Content starts

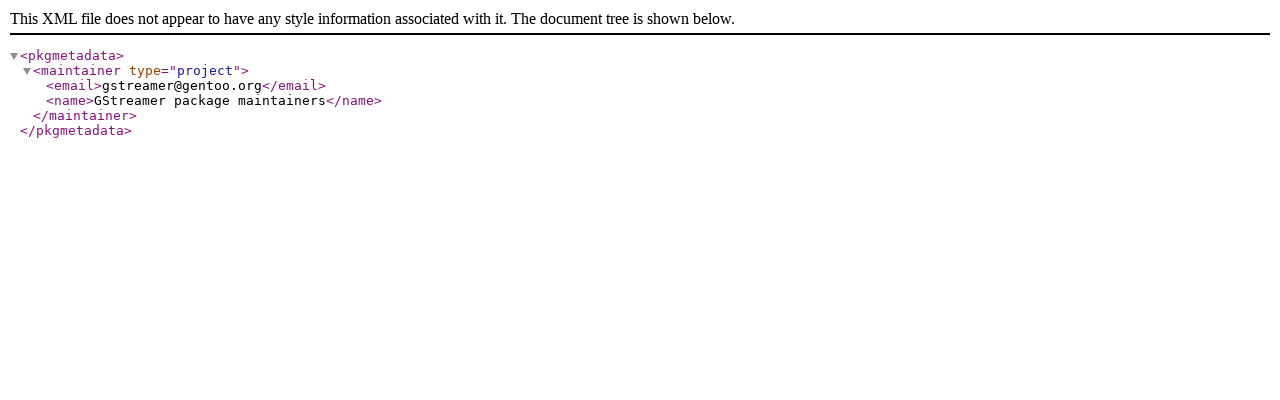

--- FILE ---
content_type: text/xml
request_url: http://rsync11.us.gentoo.org/gentoo-portage/media-plugins/gst-plugins-voaacenc/metadata.xml
body_size: 263
content:
<?xml version="1.0" encoding="UTF-8"?>
<!DOCTYPE pkgmetadata SYSTEM "https://www.gentoo.org/dtd/metadata.dtd">
<pkgmetadata>
<maintainer type="project">
	<email>gstreamer@gentoo.org</email>
	<name>GStreamer package maintainers</name>
</maintainer>
</pkgmetadata>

Content ends

=== REQUIREMENT ===
Word for word, return the material, omitting the pictures.

=== SOLUTION ===
--- FILE ---
content_type: text/xml
request_url: http://rsync11.us.gentoo.org/gentoo-portage/media-plugins/gst-plugins-voaacenc/metadata.xml
body_size: 263
content:
<?xml version="1.0" encoding="UTF-8"?>
<!DOCTYPE pkgmetadata SYSTEM "https://www.gentoo.org/dtd/metadata.dtd">
<pkgmetadata>
<maintainer type="project">
	<email>gstreamer@gentoo.org</email>
	<name>GStreamer package maintainers</name>
</maintainer>
</pkgmetadata>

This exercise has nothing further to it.